Questions -
• A. Translate this sentence from the post on performance anxiety into Spanish: "In acting classes the focus is on a different set of things."
• B. Print the passage of the post on performance anxiety from "When I first" up to and including "is presenting themselves.".

*** Opening Source document ***

Sunday, October 3, 2010

Performance Anxiety

How do you feel about performance? Many people have performance anxiety. Some studies put it as the number one fear of Americans. I remember seeing one of the last competitions one of my coaches did and the absolute fear and horror on his face. I personally never really had a problem with it, I’m kind of a ham. It wasn’t until I had a couple of students that had a big fear of performance that I started researching it a bit more. What is it? Why do people have it? What can you do about it?

I often try to find someone who has dealt with this issue before to learn from. Who deals with this the best? Dancers and dance teachers as a whole tend to ignore the situation. Although this has some merit in that by shrugging it off, as if it’s no big deal, that people will just relax about it. But that doesn’t work. Actors deal with performance anxiety the most, they’ve done the most research about it, they’re written about it the most, they talk about it the most. I remember reading an actress’s account of starting to learn to dance, and she was amazed at the total lack of dealing with the issue. That dancer’s just tried to ignore the problem.

What can we learn from theater? What makes it different?

Teaching Focus

When I first started taking acting lessons, it was a shock as to the completely different focus they had from dance lessons. In dance lessons there is perhaps an over concern and value placed on technique. And on a very extreme end taught very much in a right wrong perspective on technique. In acting classes the focus is on a different set of things. It’s on the individuality of the person, and on feedback, positive feedback about how the person is presenting themselves.

Now if you are worried about everything being right or wrong, where is your concern directed? What are the consequences of doing something wrong? Of course you’re going to get tense performing with that kind of focus. Of course you get tense and since a large part of good dance technique is about being able to relax muscles, well there goes half your technique out the window. You’ll probably even feel worse then!

Uniqueness

What if your focus and goal is on something else? What if it’s about showing your uniqueness, your individuality? Then perhaps making mistakes just shows humanity. It shows willingness taking risks. It shows courage.

Think about why you go to watch other people perform, whether it’s dance, music, comedy, or theater. Do you really go to see them to see how perfectly they can do it? Do you go to dance competitions to say, “Oh they did that Natural Turn so perfectly!” (If you do you’re probably fooling yourself). Aren’t you actually more paying attention to HOW they did their Natural Turn? Aren’t you actually fascinated that all of the top couples do it slightly differently? That the best couples do it differently every single time they do it.

*** Closing Source document ***
*** Opening Recorded data ***

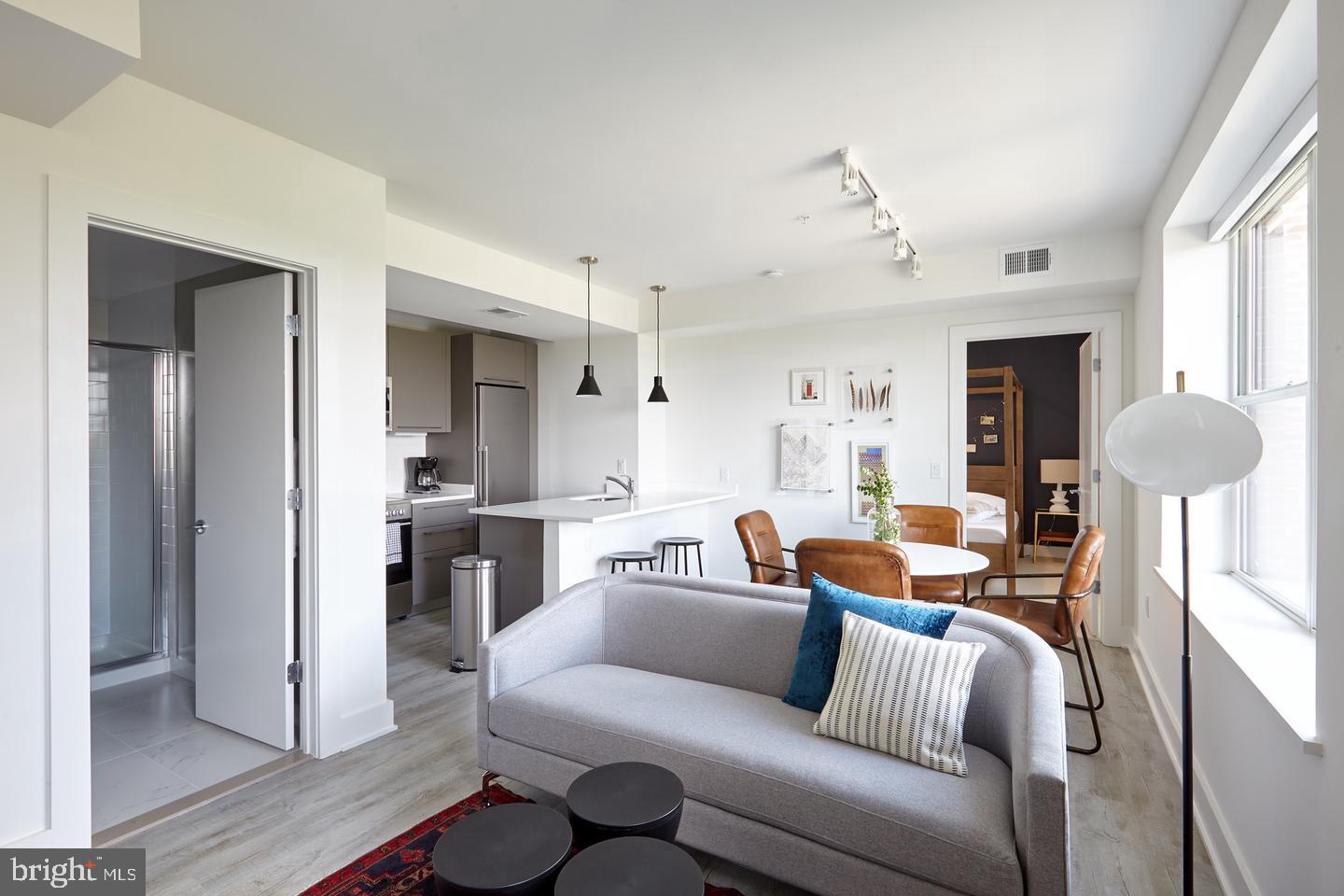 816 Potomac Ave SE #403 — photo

*** Closing Recorded data ***
*** Opening Recorded data ***

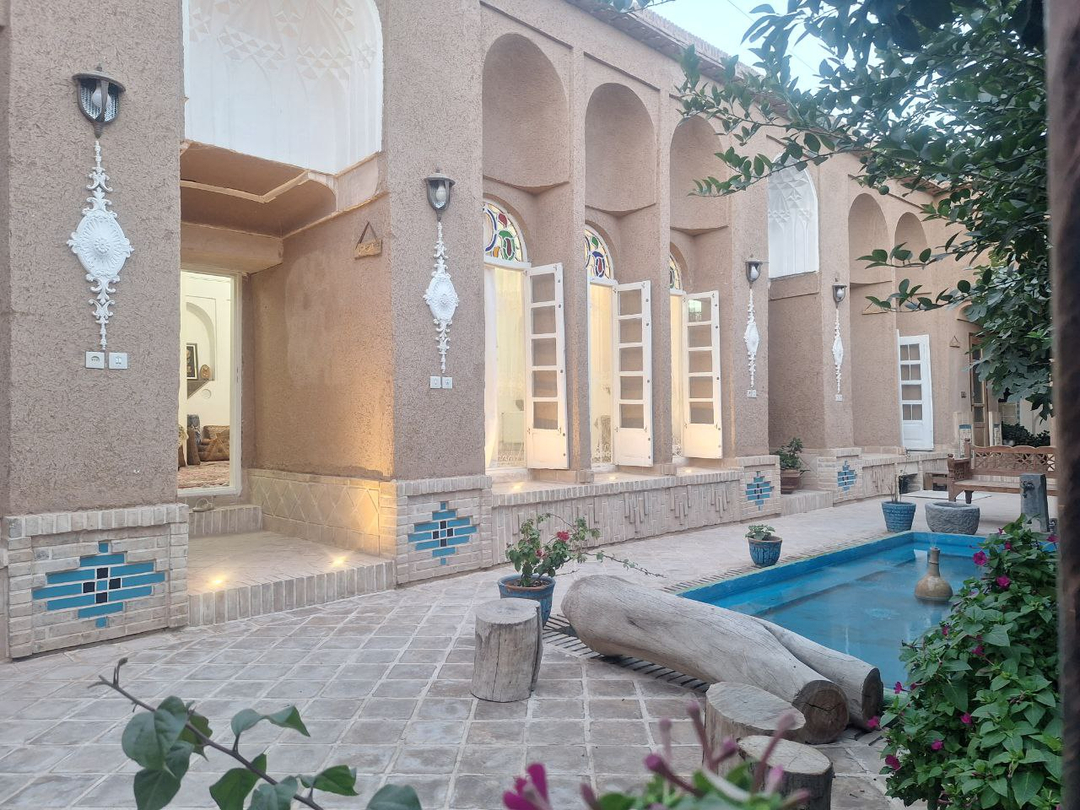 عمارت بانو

*** Closing Recorded data ***

Answers to the tasks -
• A. En las clases de actuación, el enfoque está puesto en un conjunto diferente de cosas.

• B.
When I first started taking acting lessons, it was a shock as to the completely different focus they had from dance lessons. In dance lessons there is perhaps an over concern and value placed on technique. And on a very extreme end taught very much in a right wrong perspective on technique. In acting classes the focus is on a different set of things. It’s on the individuality of the person, and on feedback, positive feedback about how the person is presenting themselves.